* SUPPLIED RECORDS:
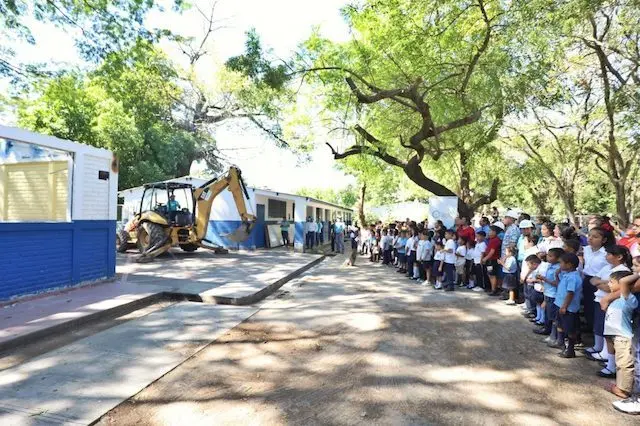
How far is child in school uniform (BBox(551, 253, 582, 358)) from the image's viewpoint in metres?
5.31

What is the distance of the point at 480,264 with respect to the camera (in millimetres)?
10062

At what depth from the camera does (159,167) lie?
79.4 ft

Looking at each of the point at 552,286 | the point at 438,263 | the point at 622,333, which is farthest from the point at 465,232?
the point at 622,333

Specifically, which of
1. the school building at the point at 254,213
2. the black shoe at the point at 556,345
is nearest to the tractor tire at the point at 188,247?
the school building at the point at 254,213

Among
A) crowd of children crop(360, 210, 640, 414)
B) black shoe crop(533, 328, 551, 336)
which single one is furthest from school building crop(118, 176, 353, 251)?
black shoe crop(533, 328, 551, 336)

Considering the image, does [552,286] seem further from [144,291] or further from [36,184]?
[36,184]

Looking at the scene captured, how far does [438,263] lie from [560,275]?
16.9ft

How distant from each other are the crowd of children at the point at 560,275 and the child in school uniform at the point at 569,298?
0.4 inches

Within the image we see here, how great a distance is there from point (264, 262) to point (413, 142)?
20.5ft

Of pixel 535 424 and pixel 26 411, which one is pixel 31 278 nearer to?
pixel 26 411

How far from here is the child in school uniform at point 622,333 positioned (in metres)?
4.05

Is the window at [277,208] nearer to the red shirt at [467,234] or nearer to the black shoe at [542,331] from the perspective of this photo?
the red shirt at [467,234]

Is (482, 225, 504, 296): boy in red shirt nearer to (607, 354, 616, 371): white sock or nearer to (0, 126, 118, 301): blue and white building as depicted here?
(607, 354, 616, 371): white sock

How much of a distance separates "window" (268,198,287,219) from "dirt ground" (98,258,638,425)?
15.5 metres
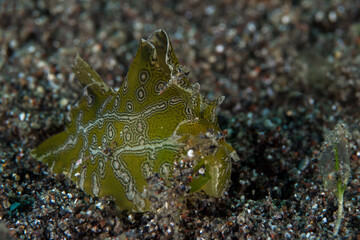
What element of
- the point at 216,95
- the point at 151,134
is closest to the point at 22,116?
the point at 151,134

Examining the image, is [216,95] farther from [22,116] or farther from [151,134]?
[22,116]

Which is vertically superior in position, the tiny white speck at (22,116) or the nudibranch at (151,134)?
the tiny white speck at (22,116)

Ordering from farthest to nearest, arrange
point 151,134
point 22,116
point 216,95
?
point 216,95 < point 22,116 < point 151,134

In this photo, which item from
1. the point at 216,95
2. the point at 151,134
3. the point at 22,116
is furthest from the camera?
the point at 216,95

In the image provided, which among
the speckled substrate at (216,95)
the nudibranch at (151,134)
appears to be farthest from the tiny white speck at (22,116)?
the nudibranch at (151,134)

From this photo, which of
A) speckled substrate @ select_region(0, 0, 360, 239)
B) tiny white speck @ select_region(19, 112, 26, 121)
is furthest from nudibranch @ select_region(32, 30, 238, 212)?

* THE PROBLEM:
Rewrite all of the data above as a numbered list, one entry per line, with the blank lines and the pictures left out.

* THE RESULT:
1. How far is child in school uniform (BBox(551, 253, 582, 358)) from the image's viewpoint in metres?
2. 5.31
3. What is the distance of the point at 480,264 with respect to the camera (in millimetres)?
4. 10062
5. At what depth from the camera does (159,167) lie?
6. 79.4 ft
7. Looking at each of the point at 552,286 | the point at 438,263 | the point at 622,333, which is farthest from the point at 465,232?
8. the point at 622,333
9. Specifically, which of
10. 1. the school building at the point at 254,213
11. 2. the black shoe at the point at 556,345
12. is nearest to the tractor tire at the point at 188,247?
13. the school building at the point at 254,213
14. Among
15. A) crowd of children crop(360, 210, 640, 414)
16. B) black shoe crop(533, 328, 551, 336)
17. which single one is furthest from school building crop(118, 176, 353, 251)?
18. black shoe crop(533, 328, 551, 336)
19. Considering the image, does [552,286] seem further from [144,291] or further from [36,184]?
20. [36,184]
21. Looking at the scene captured, how far does [438,263] lie from [560,275]?
22. 16.9ft
23. How distant from each other are the crowd of children at the point at 560,275 and the child in school uniform at the point at 569,298?
24. 0.4 inches
25. Within the image we see here, how great a distance is there from point (264, 262) to point (413, 142)?
26. 20.5ft
27. Of pixel 535 424 and pixel 26 411, which one is pixel 31 278 nearer to?
28. pixel 26 411
29. How far from here is the child in school uniform at point 622,333 positioned (in metres)?
30. 4.05
31. Is the window at [277,208] nearer to the red shirt at [467,234] or nearer to the black shoe at [542,331] from the perspective of this photo?
32. the red shirt at [467,234]
33. Is (482, 225, 504, 296): boy in red shirt nearer to (607, 354, 616, 371): white sock or nearer to (0, 126, 118, 301): blue and white building as depicted here?
34. (607, 354, 616, 371): white sock
35. How much of a distance separates "window" (268,198,287,219) from "dirt ground" (98,258,638,425)?
36. 15.5 metres
37. What element of
38. - the point at 216,95
39. - the point at 151,134
40. is closest to the point at 22,116?
41. the point at 151,134
42. Examining the image, is [216,95] farther from [22,116] or farther from [151,134]?
43. [22,116]
44. Which is vertically superior in position, the tiny white speck at (22,116) or the nudibranch at (151,134)?
45. the tiny white speck at (22,116)
46. Ordering from farthest to nearest, arrange
47. point 151,134
48. point 22,116
49. point 216,95
50. ?
51. point 216,95 < point 22,116 < point 151,134
52. In this photo, which item from
53. 1. the point at 216,95
54. 2. the point at 151,134
55. 3. the point at 22,116
56. is furthest from the camera?
57. the point at 216,95
58. In the image provided, which among
59. the speckled substrate at (216,95)
60. the nudibranch at (151,134)
61. appears to be farthest from the tiny white speck at (22,116)?
62. the nudibranch at (151,134)
63. From this photo, which of
64. A) speckled substrate @ select_region(0, 0, 360, 239)
65. B) tiny white speck @ select_region(19, 112, 26, 121)
66. is furthest from nudibranch @ select_region(32, 30, 238, 212)?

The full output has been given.